The aims of the study were to investigate (1) speech perception outcomes in people with an early-onset hearing loss (HL) who received a cochlear implant as an adolescent or adult, (2) prognostic factors associated with positive speech perception outcomes, and (3) self-report outcomes in these participants.
Outcomes for 38 implant recipients with a Nucleus device were investigated retrospectively. All participants were diagnosed with a bilateral HL at age ≤3 yr and were implanted at age 14 yr or older. Nineteen participants had confirmed bilateral, severe to profound HL at age ≤12 mo (prelingual); nine had confirmed bilateral, severe to profound HL at age > 12 mo and ≤3 yr (perilingual); and the remaining 10 had a diagnosis of bilateral sensorineural HL at age ≤3 yr which progressed to severe to profound HL after 3 yrs of age (progressive). There were 24 females and 14 males, and the average age at implantation was 33 yr (range = 14–65 yr). Closed-set and open-set speech perception tests administered pre- and postimplant were analyzed for all participants, in addition to self-report survey measures of benefit, satisfaction, and implant usage.

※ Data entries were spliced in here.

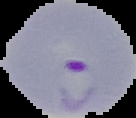
image size = 136×118 pixels
result = malaria parasites identified
image type = segmented cell region on a black background
preparation = thin blood smear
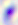 Photomicrograph. 400x magnification. Toxoplasma gondii is shown.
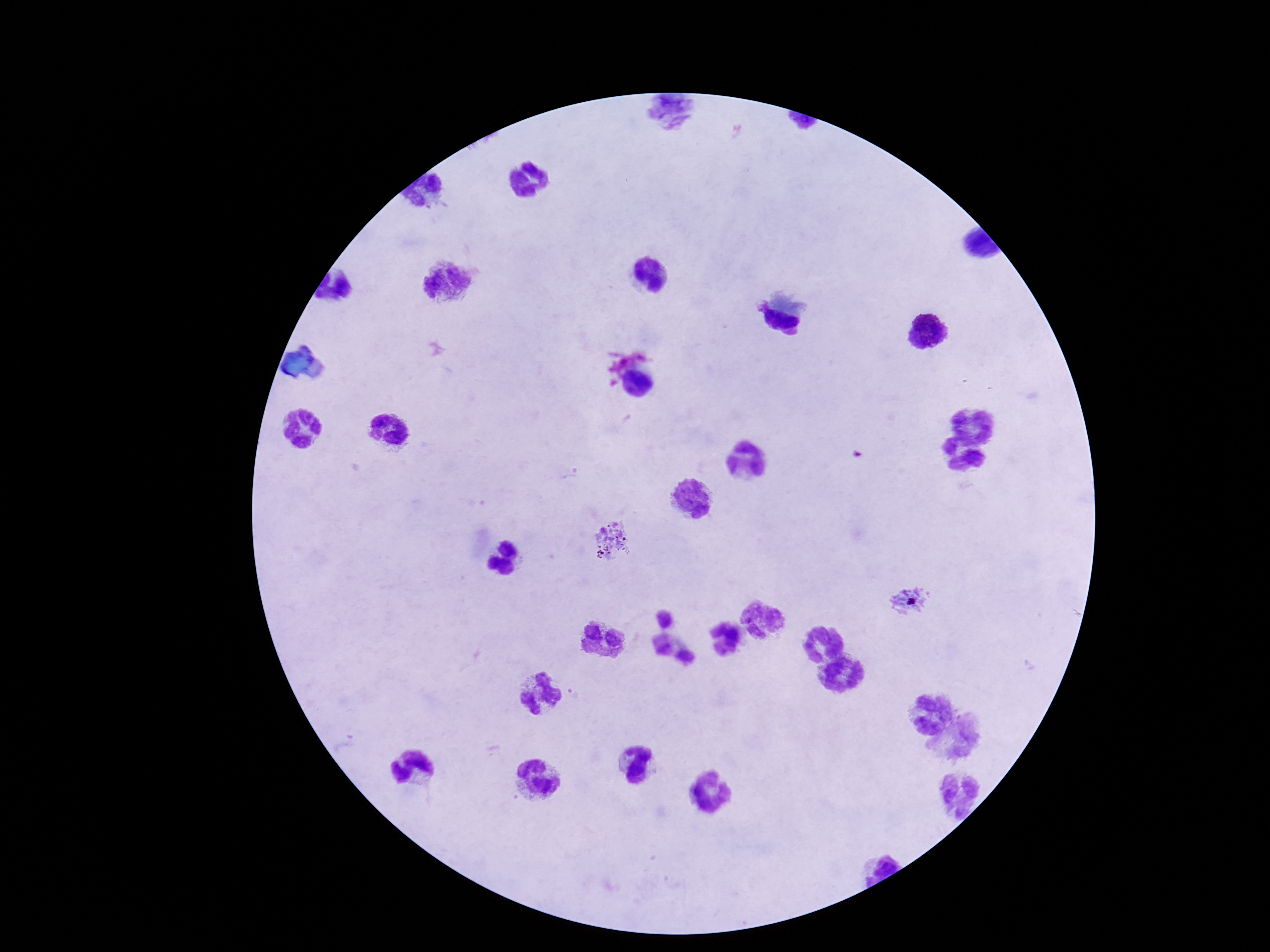 Approximate centers as [x, y] in pixels. Plasmodium parasite locations: [612, 540], [912, 601]. 100x magnification. Photographed through the microscope eyepiece with a smartphone camera. Giemsa-stained preparation. Image is 1270×952 pixels. Patient malaria status: infected. Thick peripheral-blood smear. One field from this slide.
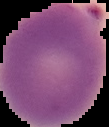 Segmented cell region on a black background. From a thin blood smear. Image is 109×127 pixels. Result: malaria parasites identified.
Report the malaria status of this cell.
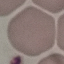
Uninfected.

preparation = thin blood smear
capture = smartphone camera at the microscope eyepiece
stain = Giemsa
image type = cell patch, automatically extracted from a larger field of view and resized to 64 × 64 pixels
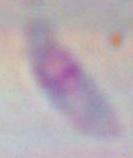

modality = micrograph
identification = Toxoplasma gondii
magnification = 1000x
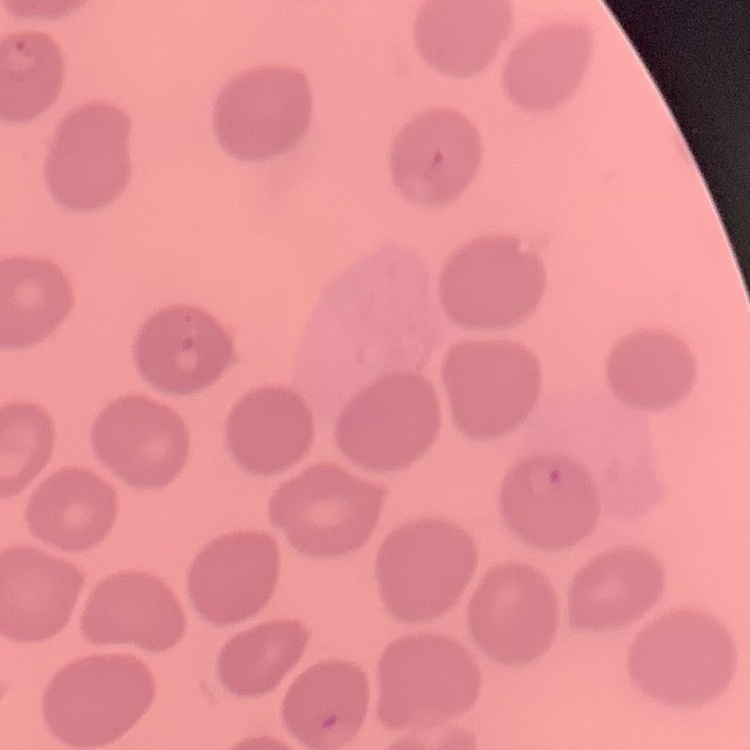
Summary:
  - Red blood cell morphology: no rouleaux formation
  - Image type: square crop of a larger photomicrograph
  - Stain: Field's or Giemsa
  - Preparation: thin blood film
Locate every Plasmodium parasite and every leukocyte.
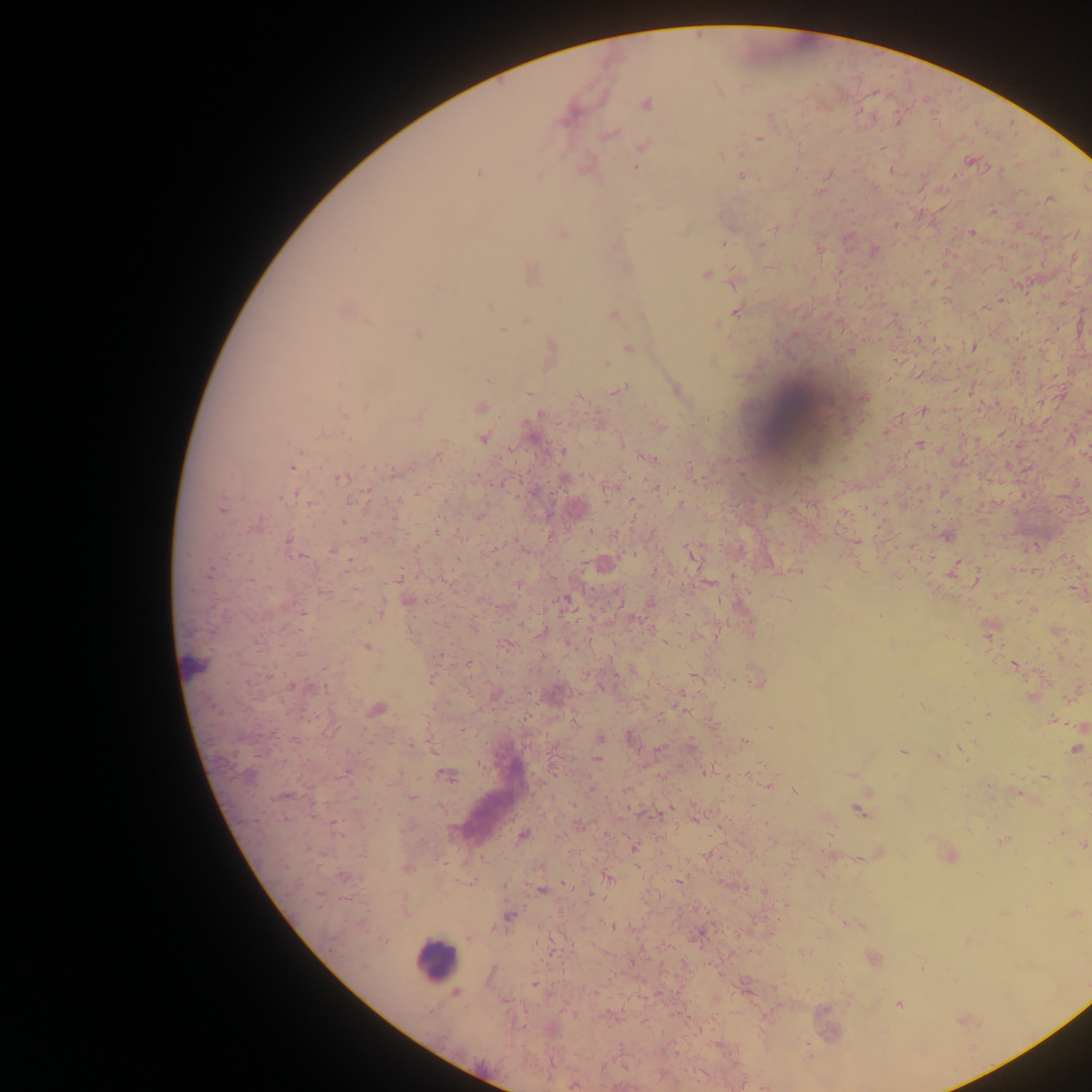
Approximate centers as {x, y} in pixels.
Plasmodium parasites: {646, 104}, {770, 116}, {610, 134}, {758, 138}, {643, 146}, {970, 160}, {636, 167}, {892, 170}, {478, 173}, {537, 175}, {741, 177}, {1087, 189}, {1049, 198}, {636, 206}, {661, 208}, {992, 212}, {776, 228}, {971, 232}, {562, 234}, {724, 242}, {761, 245}, {874, 249}, {769, 267}, {530, 272}, {705, 274}, {733, 279}, {490, 306}, {736, 311}, {613, 315}, {525, 319}, {368, 321}, {718, 325}, {501, 330}, {416, 334}, {628, 347}, {973, 347}, {551, 348}, {606, 363}, {488, 380}, {341, 384}, {622, 389}, {676, 391}, {528, 393}, {580, 396}, {864, 398}, {366, 406}, {480, 407}, {922, 410}, {342, 415}, {418, 415}, {660, 428}, {888, 431}, {322, 435}, {484, 438}, {920, 444}, {562, 451}, {438, 456}, {646, 457}, {293, 467}, {394, 473}, {340, 479}, {655, 486}, {284, 497}, {353, 501}, {680, 504}, {221, 511}, {257, 525}, {437, 531}, {945, 535}, {364, 538}, {289, 542}, {691, 554}, {300, 557}, {349, 561}, {769, 563}, {603, 565}, {952, 571}, {209, 573}, {398, 579}, {976, 581}, {710, 583}, {825, 587}, {566, 600}, {408, 601}, {651, 603}, {303, 613}, {379, 613}, {881, 615}, {988, 634}, {257, 642}, {664, 642}, {505, 644}, {366, 647}, {301, 654}, {440, 654}, {1013, 665}, {268, 675}, {756, 679}, {431, 680}, {291, 686}, {602, 687}, {1031, 696}, {925, 708}, {377, 710}, {683, 710}, {987, 714}, {1053, 720}, {770, 726}, {599, 737}, {631, 739}, {745, 743}, {411, 746}, {434, 749}, {659, 749}, {962, 749}, {1074, 749}, {902, 752}, {596, 759}, {707, 771}, {345, 773}, {446, 774}, {249, 775}, {1045, 777}, {767, 784}, {1086, 785}, {796, 792}, {1017, 794}, {284, 796}, {412, 797}, {859, 810}, {695, 819}, {336, 828}, {522, 836}, {1003, 841}, {1084, 845}, {634, 848}, {362, 854}, {708, 857}, {407, 868}, {343, 877}, {608, 878}, {678, 880}, {565, 884}, {540, 890}, {591, 895}, {1075, 914}, {509, 916}, {847, 924}, {613, 926}, {699, 933}, {384, 940}, {802, 951}, {874, 958}, {534, 984}, {456, 992}, {899, 1004}, {574, 1086}.
Leukocytes: {800, 411}, {190, 666}, {436, 960}.

Sample from Ghana. Thick blood smear. Photographed through a microscope with a mobile-phone camera. Single field of view. Image is 1092×1092 pixels.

Participants were placed into one of five hierarchic categories of speech perception performance preimplantation and at 12 mo postimplantation. The categories ranged from sound detection only (category 1) to excellent open-set speech perception (category 5). To be in category 4 or 5, the participant had to score>30% words correct on a recorded version of either the Central Institute for the Deaf Everyday Sentence Lists or the City University of New York Sentences. Before implantation, two recipients (5%) were in category 4 or 5 compared with 20 (53%) at 12 mo postimplant. Consistent with previous studies, there was large intersubject variability in speech scores. Three factors accounted for 63% of the variance on open-set sentence test scores, postimplant: Mode of communication in childhood (oral versus total communication/sign), stable as opposed to progressive loss, and time without a hearing aid on the implant ear. More than 80% of survey respondents used their device>8 hr a day, and 90% reported that their ability to understand speech with visual cues was “much better” with the implant. In addition, all reported being satisfied with the device.
These results indicate that a cochlear implant should be considered as an option for adults and adolescents with early-onset HL. The majority of participants gained benefit from the device and were satisfied with it. In addition, a substantial number gained good open-set speech perception ability, postimplant. Recipients who used oral communication in childhood, had a progressive loss, and wore a hearing aid on the implant ear up to the time of surgery were more likely to obtain better speech perception outcomes.